Coach snickered, as if to suggest she was completely unaware of how things worked. “Do you seriously think other coaches don’t give their players performance enhancers?”
“Yes,” Hope insisted, finding it hard to accept this was a common practice.
“Then you’re wrong.”
Hope refused to believe him. “Have you no conscience?” she asked.

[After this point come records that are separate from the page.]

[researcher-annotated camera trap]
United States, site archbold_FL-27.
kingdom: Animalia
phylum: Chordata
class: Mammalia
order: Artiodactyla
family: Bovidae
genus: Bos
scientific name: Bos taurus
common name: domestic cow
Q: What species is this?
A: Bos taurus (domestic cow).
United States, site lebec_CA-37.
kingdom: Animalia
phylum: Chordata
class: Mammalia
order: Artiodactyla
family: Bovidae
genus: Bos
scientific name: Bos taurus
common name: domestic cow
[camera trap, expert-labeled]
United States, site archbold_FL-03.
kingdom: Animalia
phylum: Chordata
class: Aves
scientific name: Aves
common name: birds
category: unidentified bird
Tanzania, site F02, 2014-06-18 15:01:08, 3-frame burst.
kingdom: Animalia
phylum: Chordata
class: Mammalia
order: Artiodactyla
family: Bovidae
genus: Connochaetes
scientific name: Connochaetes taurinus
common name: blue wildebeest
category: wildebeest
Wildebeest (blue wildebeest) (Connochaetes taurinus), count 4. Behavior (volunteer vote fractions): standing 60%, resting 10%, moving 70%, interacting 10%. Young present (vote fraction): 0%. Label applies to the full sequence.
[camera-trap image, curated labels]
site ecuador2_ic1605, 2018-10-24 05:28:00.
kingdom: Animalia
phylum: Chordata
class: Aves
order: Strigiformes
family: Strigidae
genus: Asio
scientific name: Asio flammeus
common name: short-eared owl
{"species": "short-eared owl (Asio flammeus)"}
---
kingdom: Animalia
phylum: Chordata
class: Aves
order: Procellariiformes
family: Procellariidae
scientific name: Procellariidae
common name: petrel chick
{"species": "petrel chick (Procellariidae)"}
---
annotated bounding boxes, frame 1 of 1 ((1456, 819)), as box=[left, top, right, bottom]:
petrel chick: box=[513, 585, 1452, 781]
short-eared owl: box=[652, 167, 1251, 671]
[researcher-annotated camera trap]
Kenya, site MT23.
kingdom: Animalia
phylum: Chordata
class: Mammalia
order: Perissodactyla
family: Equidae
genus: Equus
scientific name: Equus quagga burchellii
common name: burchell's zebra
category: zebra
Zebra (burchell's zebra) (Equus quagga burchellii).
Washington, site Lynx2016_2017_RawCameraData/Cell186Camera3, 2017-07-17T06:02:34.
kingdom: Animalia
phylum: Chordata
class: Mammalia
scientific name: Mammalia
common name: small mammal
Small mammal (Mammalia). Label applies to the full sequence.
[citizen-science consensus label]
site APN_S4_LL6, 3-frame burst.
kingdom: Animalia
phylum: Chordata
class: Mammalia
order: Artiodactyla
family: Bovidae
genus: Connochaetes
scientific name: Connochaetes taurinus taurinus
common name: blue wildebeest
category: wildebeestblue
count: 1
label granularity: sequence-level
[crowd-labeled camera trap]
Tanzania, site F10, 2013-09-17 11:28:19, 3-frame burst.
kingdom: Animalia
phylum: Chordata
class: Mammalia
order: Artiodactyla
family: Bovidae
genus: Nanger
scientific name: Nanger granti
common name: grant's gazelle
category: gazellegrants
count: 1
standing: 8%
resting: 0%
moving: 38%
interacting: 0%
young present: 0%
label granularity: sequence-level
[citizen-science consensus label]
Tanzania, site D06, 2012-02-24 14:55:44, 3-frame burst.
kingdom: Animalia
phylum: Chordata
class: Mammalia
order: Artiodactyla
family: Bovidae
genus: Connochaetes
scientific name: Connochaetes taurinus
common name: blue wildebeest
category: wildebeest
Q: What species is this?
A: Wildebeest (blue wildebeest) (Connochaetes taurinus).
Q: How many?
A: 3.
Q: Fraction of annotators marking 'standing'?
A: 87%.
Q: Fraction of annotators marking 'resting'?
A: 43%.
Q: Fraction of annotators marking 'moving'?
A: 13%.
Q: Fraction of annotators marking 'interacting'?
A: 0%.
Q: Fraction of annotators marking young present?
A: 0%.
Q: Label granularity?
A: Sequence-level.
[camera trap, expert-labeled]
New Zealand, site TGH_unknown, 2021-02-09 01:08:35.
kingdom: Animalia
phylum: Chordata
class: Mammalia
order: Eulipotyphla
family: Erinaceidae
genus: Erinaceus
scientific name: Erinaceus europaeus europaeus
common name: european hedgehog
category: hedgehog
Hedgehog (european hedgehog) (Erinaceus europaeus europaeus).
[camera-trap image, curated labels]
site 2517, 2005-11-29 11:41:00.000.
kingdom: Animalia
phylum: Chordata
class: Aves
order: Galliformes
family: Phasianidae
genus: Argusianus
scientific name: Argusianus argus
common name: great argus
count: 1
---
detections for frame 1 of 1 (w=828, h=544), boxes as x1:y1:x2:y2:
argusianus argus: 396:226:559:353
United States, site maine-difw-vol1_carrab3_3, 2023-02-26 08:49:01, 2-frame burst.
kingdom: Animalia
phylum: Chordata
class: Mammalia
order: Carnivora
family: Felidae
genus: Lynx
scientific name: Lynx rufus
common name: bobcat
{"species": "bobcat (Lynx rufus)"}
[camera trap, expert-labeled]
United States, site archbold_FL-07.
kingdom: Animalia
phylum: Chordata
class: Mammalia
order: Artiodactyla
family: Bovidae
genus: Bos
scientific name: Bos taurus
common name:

Coach seemed to find her questions amusing. “You have to know I never forced these kids to take enhancers. They asked for them. They know a good thing when they see it.”
“I don’t care what you call them. Enhancers or drugs, it’s wrong and harmful,” Hope insisted.
“Tomato, tomahto,” he returned flippantly. “I was helping these boys get scholarships. They’re grateful and so are their parents.”
“Their families would be outraged if they knew,” Cade said.
Hope could tell he was as angry as she was. What he said was right. From what she knew of both Ben’s and Scott’s parents, they would be horrified. They had no choice other than to report Coach Simmons to the authorities.
“I doubt the parents would care,” Coach insisted. “They want the best for their sons, and I’m giving them the chance of a lifetime.”
“You said if we told our parents we were off the team,” Ben inserted.
“It was for your own good. Do you seriously believe there’d be college scouts out there looking at you if I hadn’t helped you?” Coach’s eyes narrowed as he focused on Ben.
Hope shook her head and realized that Simmons had rationalized his behavior to the point that he had lost all sense of decency. “Don’t you understand how dangerous this is?”
“I know what I’m doing,” he countered stiffly. “No one is at risk. I’m careful never to give them more than what they need.”
It occurred to Hope that this wasn’t the first time Coach had done something like this. “Are you admitting you’ve done this with other teams?”
He brushed off the question. “Not your concern.”
“It is my concern.”
Coach sighed, as if losing patience. “Let me say this as plain and simply as I can. I’m not about to let some outsider step in and ruin me.”
He didn’t seem to recognize that it was too late. Hope wasn’t the only one who knew what he’d done. Cade knew now, too. And once the truth was out, there would be no stopping it. Ben had been brave enough to step forward, and Hope was convinced that would lead others on the team to do the same. There was no way Coach Simmons would be able to brush this off as common practice.
Coach’s eyes became like steel points as he glared at Hope and Cade. “You won’t tell anyone, and neither will Ben and these other two.”
Callie joined Spencer and glared at Simmons. “You kidnapped my brother, tied him up, and put him in a closet.”
“He did that because I told Scott I was quitting the team,” Ben explained.